Я не переставая винила себя в том, что, сама того не подозревая, инициировала большинство из этих «серьезных неприятностей». И хотя Римма убеждала меня, что это не так, все к этому шло давно, я не могла отделаться от чувства вины, что моя самодеятельность привела к гибели Сережи...

Часы в гостиной пробили полночь, и я направилась в Танину спальню, в своей я бы, наверное, не сумела заснуть. И хотя мне частенько приходилось засыпать без Сережи, сейчас я не могла без содрогания видеть нашу постель и заходить в нашу комнату. С нее ведь все и началось...

Я оставила включенным ночник и легла. И сразу провалилась в густую, душную темноту. Не помню, что мне снилось, но это как-то было связано с Сережей. Кажется, мы куда-то ехали с ним, мчались на джипе по узкой горной дороге, и я все боялась, что мы не впишемся в поворот и свалимся в обрыв. Я упрекала Сережу в лихачестве, а он смеялся и все пытался меня обнять... А потом мы взобрались на перевал и увидели горы... Зубчатые пики закрывали горизонт, с их склонов сбегали вниз серебристые ленты рек и терялись в густых травах альпийских лугов... Джип на огромной скорости мчался вниз, и вдруг – хлопок! Крупная птица ударилась о лобовое стекло, и по нему потекли алые потоки крови... Я закричала... и проснулась!
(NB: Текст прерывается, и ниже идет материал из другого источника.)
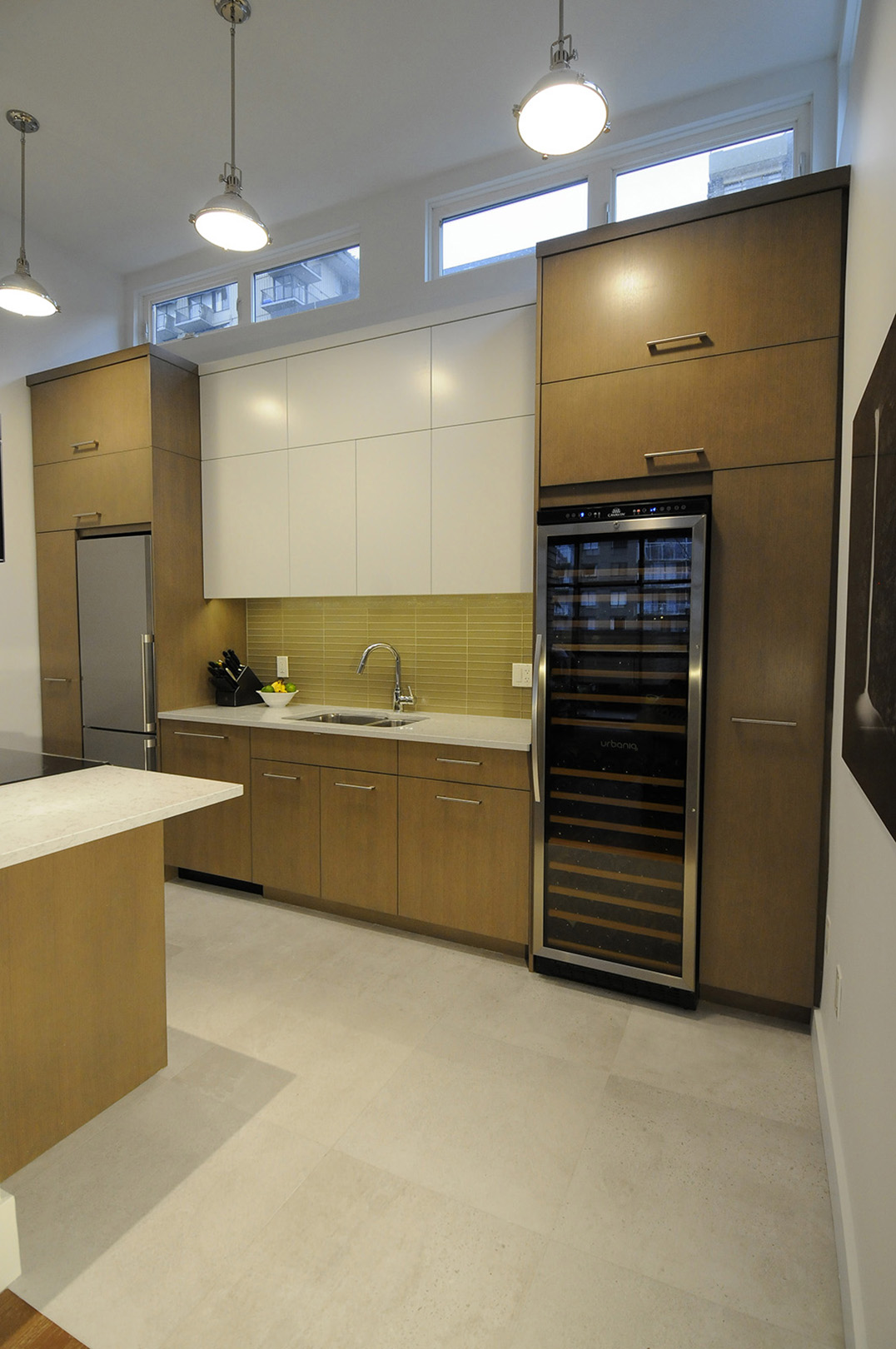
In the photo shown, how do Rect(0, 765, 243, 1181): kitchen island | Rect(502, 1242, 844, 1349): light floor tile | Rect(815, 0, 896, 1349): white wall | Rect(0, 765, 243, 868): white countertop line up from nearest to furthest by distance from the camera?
Rect(815, 0, 896, 1349): white wall
Rect(502, 1242, 844, 1349): light floor tile
Rect(0, 765, 243, 868): white countertop
Rect(0, 765, 243, 1181): kitchen island

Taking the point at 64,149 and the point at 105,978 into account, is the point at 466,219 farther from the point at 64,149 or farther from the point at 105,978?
the point at 105,978

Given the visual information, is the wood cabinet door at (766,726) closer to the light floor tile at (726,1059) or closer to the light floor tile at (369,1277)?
the light floor tile at (726,1059)

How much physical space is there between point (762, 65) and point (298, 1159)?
4054 mm

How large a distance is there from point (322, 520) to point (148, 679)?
120 cm

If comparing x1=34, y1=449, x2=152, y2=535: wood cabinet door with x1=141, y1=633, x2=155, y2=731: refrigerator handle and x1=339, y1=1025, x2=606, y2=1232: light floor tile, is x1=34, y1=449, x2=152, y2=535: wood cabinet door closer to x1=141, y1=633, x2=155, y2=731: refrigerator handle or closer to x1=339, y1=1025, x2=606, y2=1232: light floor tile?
x1=141, y1=633, x2=155, y2=731: refrigerator handle

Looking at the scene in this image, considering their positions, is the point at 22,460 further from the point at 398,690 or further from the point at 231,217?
the point at 398,690

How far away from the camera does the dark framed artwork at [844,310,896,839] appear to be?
0.94m

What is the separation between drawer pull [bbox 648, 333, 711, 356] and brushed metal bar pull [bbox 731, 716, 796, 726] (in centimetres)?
125

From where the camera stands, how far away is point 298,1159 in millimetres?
1724

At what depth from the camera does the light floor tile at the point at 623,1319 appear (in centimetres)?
129

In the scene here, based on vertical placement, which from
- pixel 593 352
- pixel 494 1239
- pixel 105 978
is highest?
pixel 593 352

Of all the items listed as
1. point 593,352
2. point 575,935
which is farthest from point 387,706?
point 593,352

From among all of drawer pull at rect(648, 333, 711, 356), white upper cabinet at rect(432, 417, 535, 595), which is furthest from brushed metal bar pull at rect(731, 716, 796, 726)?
drawer pull at rect(648, 333, 711, 356)

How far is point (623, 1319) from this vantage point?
1.34 m
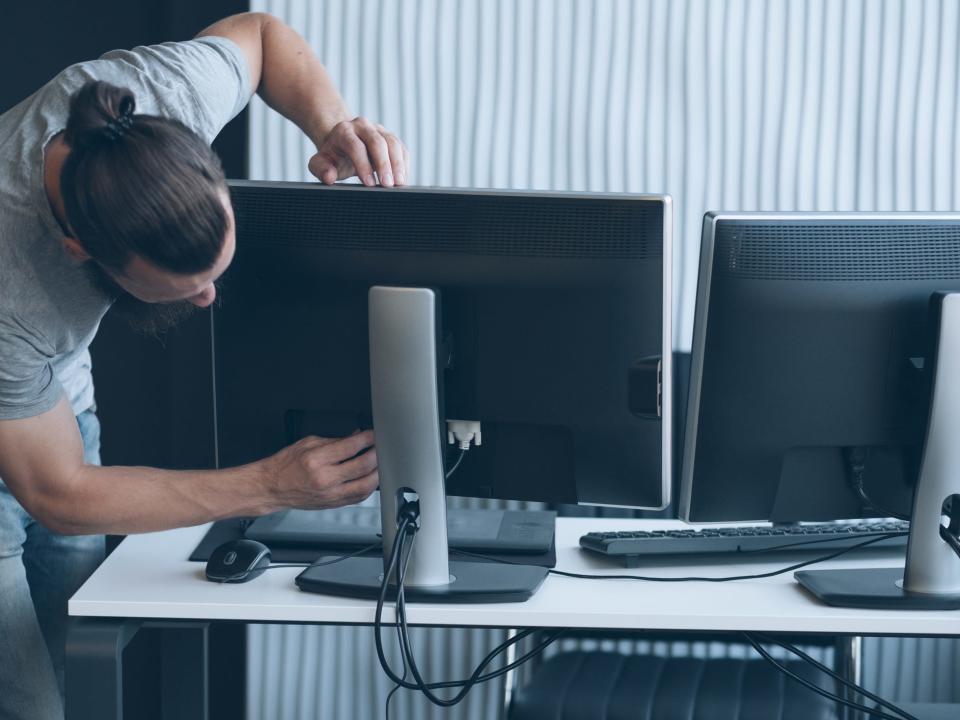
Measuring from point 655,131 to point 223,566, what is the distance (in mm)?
1421

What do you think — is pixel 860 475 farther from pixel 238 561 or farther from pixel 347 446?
pixel 238 561

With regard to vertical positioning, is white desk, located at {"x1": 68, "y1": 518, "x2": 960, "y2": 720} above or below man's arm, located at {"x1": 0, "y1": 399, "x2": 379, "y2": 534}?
below

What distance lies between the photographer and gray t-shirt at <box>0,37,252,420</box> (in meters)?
1.34

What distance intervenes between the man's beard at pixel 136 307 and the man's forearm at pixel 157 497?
0.77 ft

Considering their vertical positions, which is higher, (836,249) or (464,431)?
(836,249)

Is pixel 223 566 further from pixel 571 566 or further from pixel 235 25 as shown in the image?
pixel 235 25

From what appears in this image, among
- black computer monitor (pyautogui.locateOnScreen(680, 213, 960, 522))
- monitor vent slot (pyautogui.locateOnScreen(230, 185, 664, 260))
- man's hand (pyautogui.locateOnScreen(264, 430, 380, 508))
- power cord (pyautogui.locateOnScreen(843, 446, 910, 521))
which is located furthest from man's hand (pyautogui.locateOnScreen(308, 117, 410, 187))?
power cord (pyautogui.locateOnScreen(843, 446, 910, 521))

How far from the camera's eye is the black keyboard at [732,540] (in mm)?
1495

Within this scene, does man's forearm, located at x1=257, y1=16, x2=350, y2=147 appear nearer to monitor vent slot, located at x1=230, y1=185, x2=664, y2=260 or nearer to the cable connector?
monitor vent slot, located at x1=230, y1=185, x2=664, y2=260

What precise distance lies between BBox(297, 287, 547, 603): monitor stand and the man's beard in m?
0.33

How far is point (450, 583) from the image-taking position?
4.45 feet

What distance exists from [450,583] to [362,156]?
1.93 feet

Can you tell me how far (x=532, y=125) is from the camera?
2389 millimetres

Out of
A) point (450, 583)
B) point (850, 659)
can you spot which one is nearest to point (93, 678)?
point (450, 583)
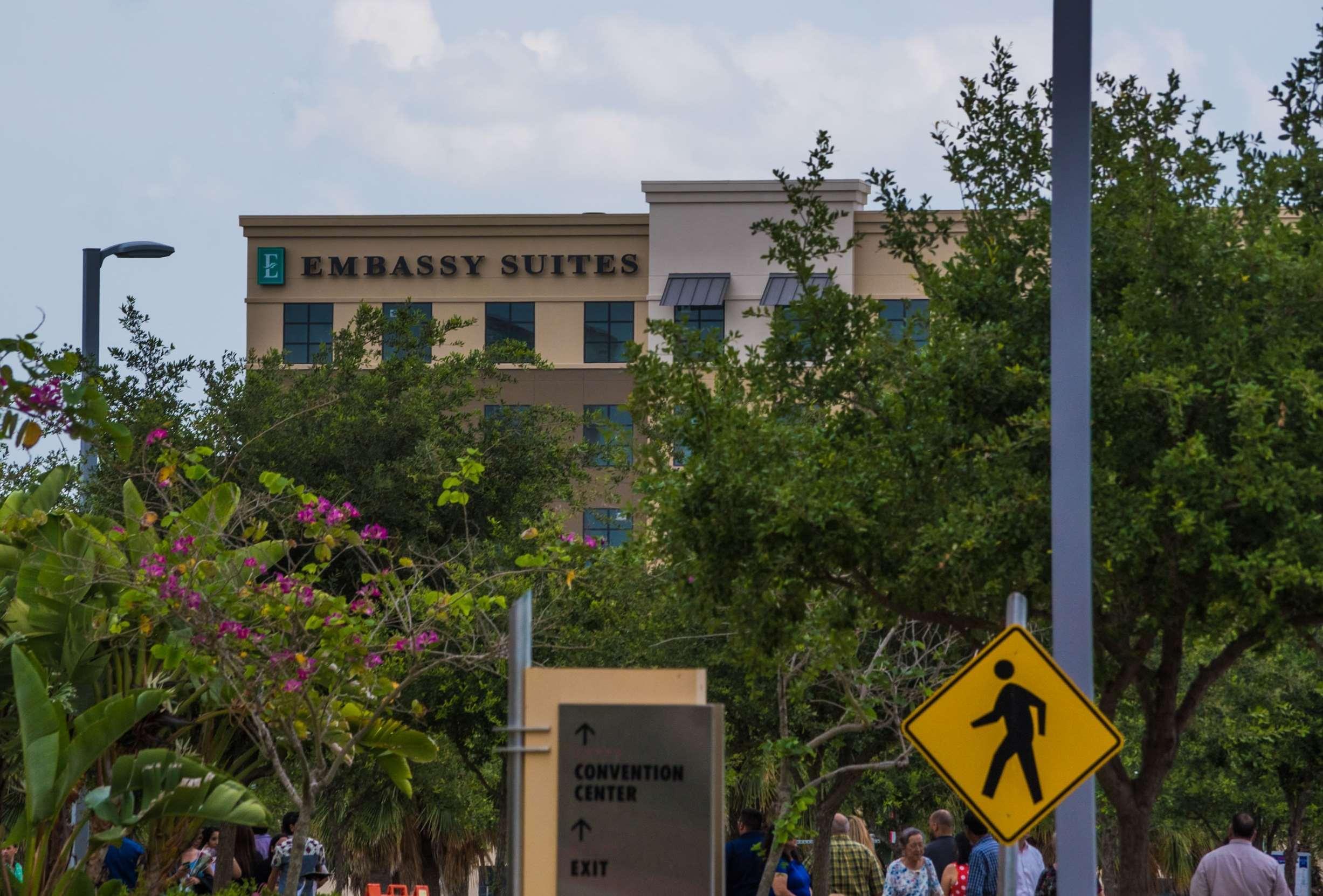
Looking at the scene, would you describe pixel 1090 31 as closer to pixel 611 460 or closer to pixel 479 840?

Ночник светил слабым зеленоватым светом. Сердце бешено колотилось, мне не хватало воздуха. Я потянулась за сигаретами и вспомнила, что оставила их на кухне... Я подошла к окну и распахнула его. Постояла некоторое время, облокотившись на подоконник и вдыхая свежий ночной воздух. Одуряюще пахли цветы, и я подумала, что к утру зарядит дождик. Я посмотрела на небо. Его затянуло редкой кисеей облаков, и только крупные звезды сумели пробиться сквозь эту редкую пока пелену. Я вздохнула и направилась в кухню.
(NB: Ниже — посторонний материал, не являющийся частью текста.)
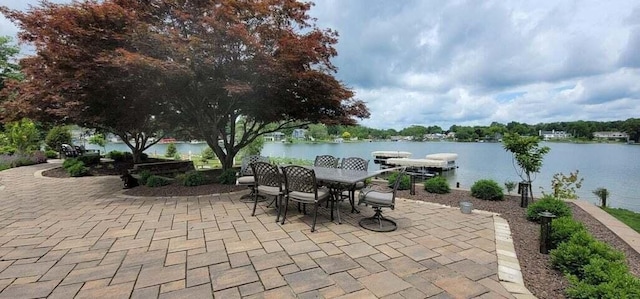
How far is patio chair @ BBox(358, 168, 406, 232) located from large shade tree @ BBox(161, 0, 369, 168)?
275 centimetres

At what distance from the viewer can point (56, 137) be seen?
57.4ft

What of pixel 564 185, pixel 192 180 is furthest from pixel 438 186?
pixel 192 180

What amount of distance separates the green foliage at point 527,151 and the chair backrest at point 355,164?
9.51ft

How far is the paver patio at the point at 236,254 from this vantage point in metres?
2.11

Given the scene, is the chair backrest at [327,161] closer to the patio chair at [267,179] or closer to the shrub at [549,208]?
the patio chair at [267,179]

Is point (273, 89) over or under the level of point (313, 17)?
under

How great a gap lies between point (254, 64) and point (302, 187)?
8.58 feet

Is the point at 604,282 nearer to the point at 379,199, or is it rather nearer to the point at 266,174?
the point at 379,199

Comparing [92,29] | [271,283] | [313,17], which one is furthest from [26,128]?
[271,283]

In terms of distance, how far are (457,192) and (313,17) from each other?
513cm

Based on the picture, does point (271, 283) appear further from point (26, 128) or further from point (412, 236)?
point (26, 128)

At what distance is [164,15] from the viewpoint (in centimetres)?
513

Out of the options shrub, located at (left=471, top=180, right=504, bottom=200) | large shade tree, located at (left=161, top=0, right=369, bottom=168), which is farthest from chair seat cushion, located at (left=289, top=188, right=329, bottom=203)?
shrub, located at (left=471, top=180, right=504, bottom=200)

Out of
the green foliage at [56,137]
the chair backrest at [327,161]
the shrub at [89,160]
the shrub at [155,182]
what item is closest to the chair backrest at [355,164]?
the chair backrest at [327,161]
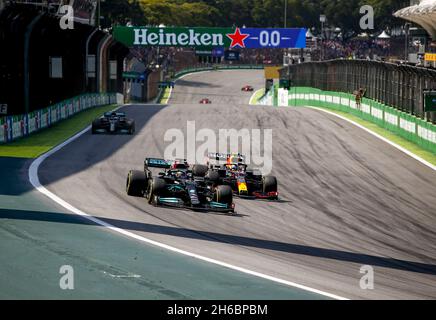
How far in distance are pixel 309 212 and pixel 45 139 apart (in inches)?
681

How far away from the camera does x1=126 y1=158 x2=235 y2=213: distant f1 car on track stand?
70.3 feet

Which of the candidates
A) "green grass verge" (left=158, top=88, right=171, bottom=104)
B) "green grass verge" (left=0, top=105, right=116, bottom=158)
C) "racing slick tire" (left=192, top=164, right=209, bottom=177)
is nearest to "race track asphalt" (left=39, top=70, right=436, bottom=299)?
"green grass verge" (left=0, top=105, right=116, bottom=158)

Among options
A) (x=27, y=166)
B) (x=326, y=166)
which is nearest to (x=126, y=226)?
(x=27, y=166)

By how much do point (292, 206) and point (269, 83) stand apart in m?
88.1

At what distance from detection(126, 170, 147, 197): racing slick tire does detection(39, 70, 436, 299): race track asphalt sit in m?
0.30

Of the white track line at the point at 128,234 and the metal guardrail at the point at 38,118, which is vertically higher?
the metal guardrail at the point at 38,118

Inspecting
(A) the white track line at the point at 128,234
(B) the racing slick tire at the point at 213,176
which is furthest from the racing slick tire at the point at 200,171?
(A) the white track line at the point at 128,234

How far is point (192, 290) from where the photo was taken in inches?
501

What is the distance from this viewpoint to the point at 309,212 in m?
22.7

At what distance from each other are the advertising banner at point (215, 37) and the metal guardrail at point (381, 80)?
7.52 meters

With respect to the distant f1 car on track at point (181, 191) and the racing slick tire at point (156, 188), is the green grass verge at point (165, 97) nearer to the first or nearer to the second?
the distant f1 car on track at point (181, 191)

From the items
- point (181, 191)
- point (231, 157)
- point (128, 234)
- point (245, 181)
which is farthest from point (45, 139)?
point (128, 234)

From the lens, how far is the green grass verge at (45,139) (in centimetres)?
3158
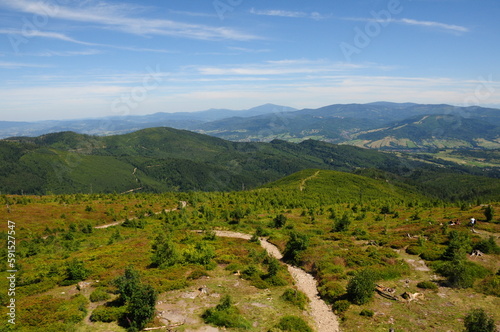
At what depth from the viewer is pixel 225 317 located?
23.1 meters

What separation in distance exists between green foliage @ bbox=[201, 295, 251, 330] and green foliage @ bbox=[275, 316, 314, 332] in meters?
2.79

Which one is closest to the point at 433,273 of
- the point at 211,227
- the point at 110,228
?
the point at 211,227

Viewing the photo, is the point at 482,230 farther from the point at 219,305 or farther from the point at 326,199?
the point at 326,199

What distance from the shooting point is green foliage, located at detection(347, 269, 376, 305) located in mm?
26547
Но я до нее не дошла. Какой-то посторонний звук заставил меня остановиться и прислушаться. Некоторое время я стояла, не дыша и вытянув шею, точно Редбой в охотничьей стойке. Сначала мне показалось, что хлопнула оконная створка. Вполне возможно, открылась от сквозняка. Но тут я услышала шаги. Кто-то ходил над моей головой. Там, в Сережином кабинете...

Все во мне обмерло! Кто бы это мог быть? Я стопроцентно знала, что в доме никого нет, даже Редбой сегодня ночевал у Риммы. И все-таки в Сережином кабинете находился какой-то человек... Но как он проник в дом? Ведь перед сном я особенно тщательно проверила все запоры. В эту минуту я, как никогда, пожалела, что рядом со мной нет Редбоя. И все-таки я попыталась себя успокоить. В любой момент я могу позвать на помощь, если это посторонний. Но что постороннему делать в моем доме? Вряд ли это грабитель. Если искать что-то стоящее, то в спальне или в гостиной.